Problem details =
Give the lines again, unchanged, starting with the line containing "body_size: 265" and ending with the last line of the data below.

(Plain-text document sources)

►

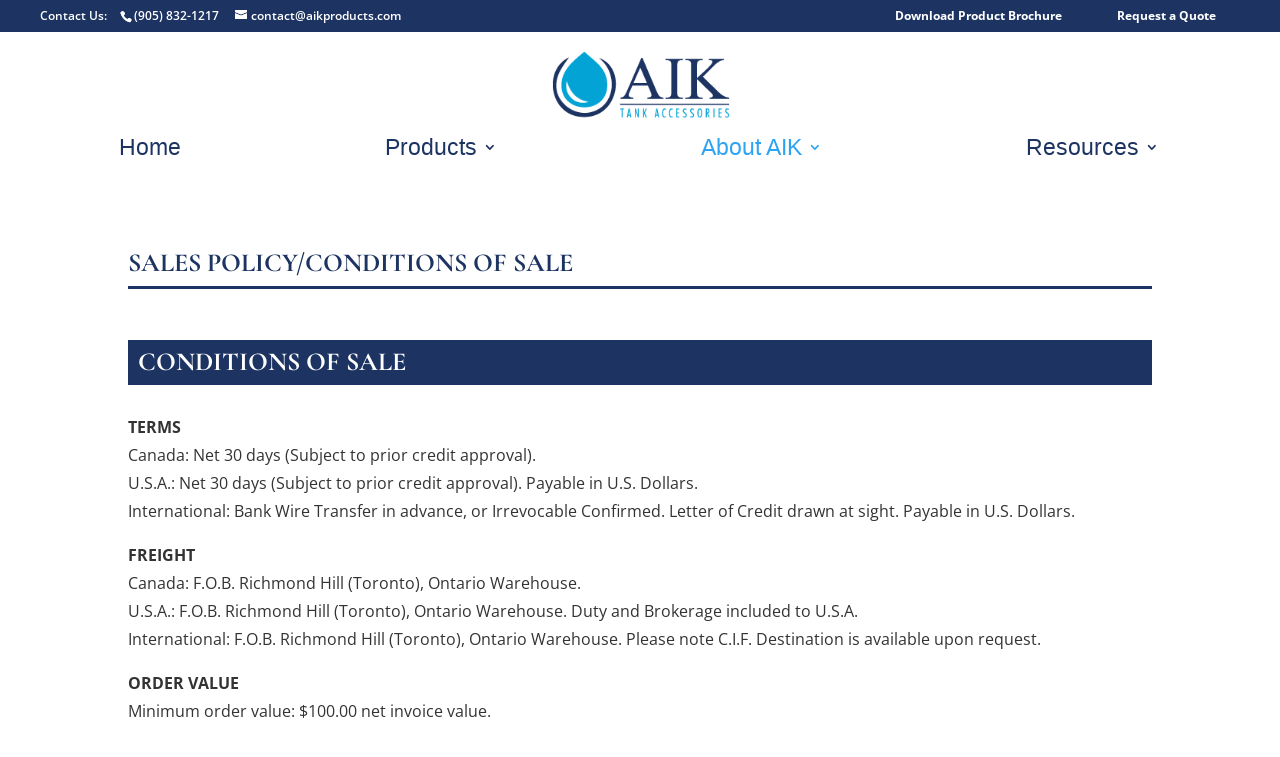

--- FILE ---
content_type: text/css
request_url: https://aikproducts.com/wp-content/themes/aik/style.css?ver=4.23.1
body_size: -106
content:
/*
Theme Name: AIK Custom Theme
Theme URI: https://deusdesigns.com
Template: Divi
Author: Jim McCloskey
Author URI: https://jimmccloskey.com
Description: Custom theme for AIK based on Divi.
Tags: responsive-layout,one-column,two-columns,three-columns,four-columns,left-sidebar,right-sidebar,custom-background,custom-colors,featured-images,full-width-template,post-formats,rtl-language-support,theme-options,threaded-comments,translation-ready
Version: 1.1.1614958358
Updated: 2021-03-05 15:32:38

*/



--- FILE ---
content_type: application/javascript
request_url: https://aikproducts.com/wp-content/uploads/wtfdivi/wp_footer.js?ver=1636033466
body_size: -224
content:
jQuery(function($){if(!$('#et-info').length){if(!($('#top-header').length)){$('#page-container').prepend('<div id="top-header"><div class="container clearfix"></div></div>');}
$('#top-header .container').prepend('<div id="et-info"></div>');}
if(!$('#db-info-text').length){$('#et-info').prepend('<span id="db-info-text">'+"Contact Us: "+'</span>');}});jQuery(function($){$('#et-info-phone').wrap(function(){var num=$(this).text();num=num.replace(/[^0-9+]+/g,'-');num=num.replace(/^[-]|[-]$/g,'');return'<a href="tel:'+num+'"></a>';});});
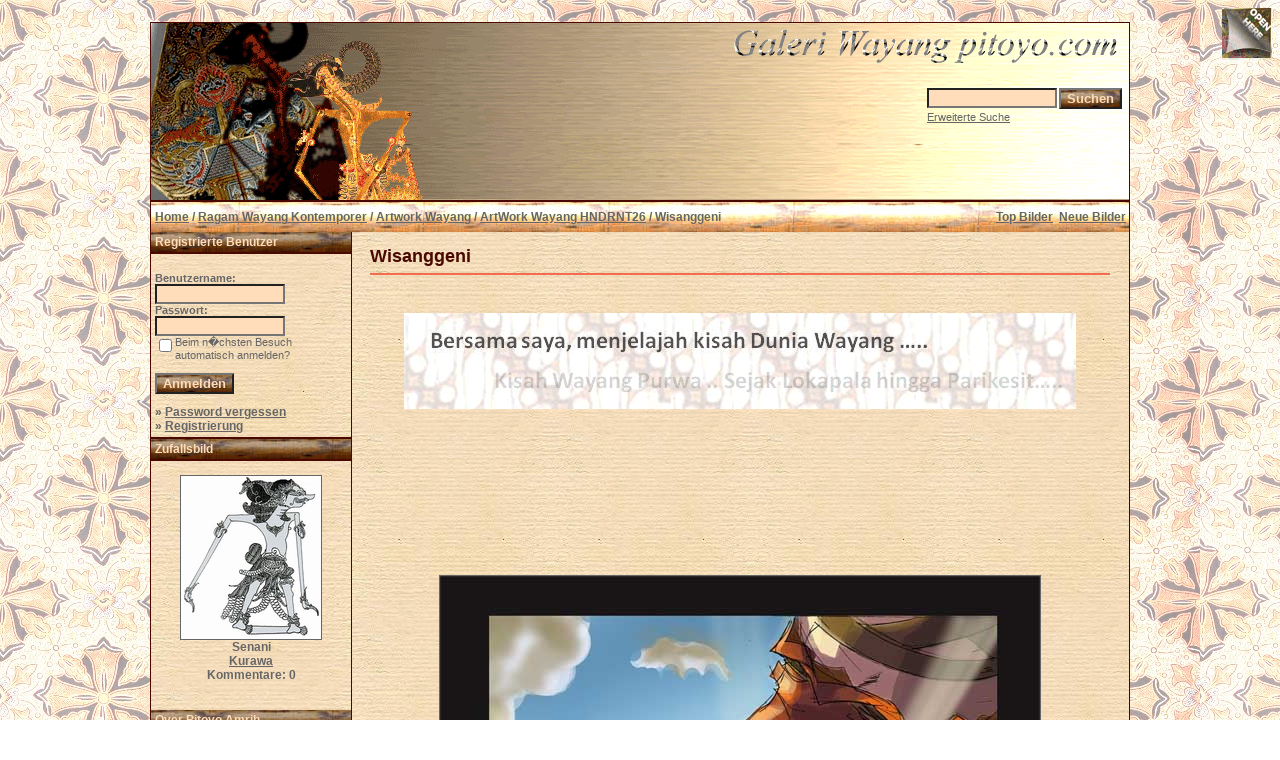

--- FILE ---
content_type: text/html; charset=utf-8
request_url: https://www.google.com/recaptcha/api2/aframe
body_size: 265
content:
<!DOCTYPE HTML><html><head><meta http-equiv="content-type" content="text/html; charset=UTF-8"></head><body><script nonce="EzVJ1xcc055C-uijndItbA">/** Anti-fraud and anti-abuse applications only. See google.com/recaptcha */ try{var clients={'sodar':'https://pagead2.googlesyndication.com/pagead/sodar?'};window.addEventListener("message",function(a){try{if(a.source===window.parent){var b=JSON.parse(a.data);var c=clients[b['id']];if(c){var d=document.createElement('img');d.src=c+b['params']+'&rc='+(localStorage.getItem("rc::a")?sessionStorage.getItem("rc::b"):"");window.document.body.appendChild(d);sessionStorage.setItem("rc::e",parseInt(sessionStorage.getItem("rc::e")||0)+1);localStorage.setItem("rc::h",'1769887866960');}}}catch(b){}});window.parent.postMessage("_grecaptcha_ready", "*");}catch(b){}</script></body></html>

◄

Output of the task =
body_size: 265
content:
<!DOCTYPE HTML><html><head><meta http-equiv="content-type" content="text/html; charset=UTF-8"></head><body><script nonce="EzVJ1xcc055C-uijndItbA">/** Anti-fraud and anti-abuse applications only. See google.com/recaptcha */ try{var clients={'sodar':'https://pagead2.googlesyndication.com/pagead/sodar?'};window.addEventListener("message",function(a){try{if(a.source===window.parent){var b=JSON.parse(a.data);var c=clients[b['id']];if(c){var d=document.createElement('img');d.src=c+b['params']+'&rc='+(localStorage.getItem("rc::a")?sessionStorage.getItem("rc::b"):"");window.document.body.appendChild(d);sessionStorage.setItem("rc::e",parseInt(sessionStorage.getItem("rc::e")||0)+1);localStorage.setItem("rc::h",'1769887866960');}}}catch(b){}});window.parent.postMessage("_grecaptcha_ready", "*");}catch(b){}</script></body></html>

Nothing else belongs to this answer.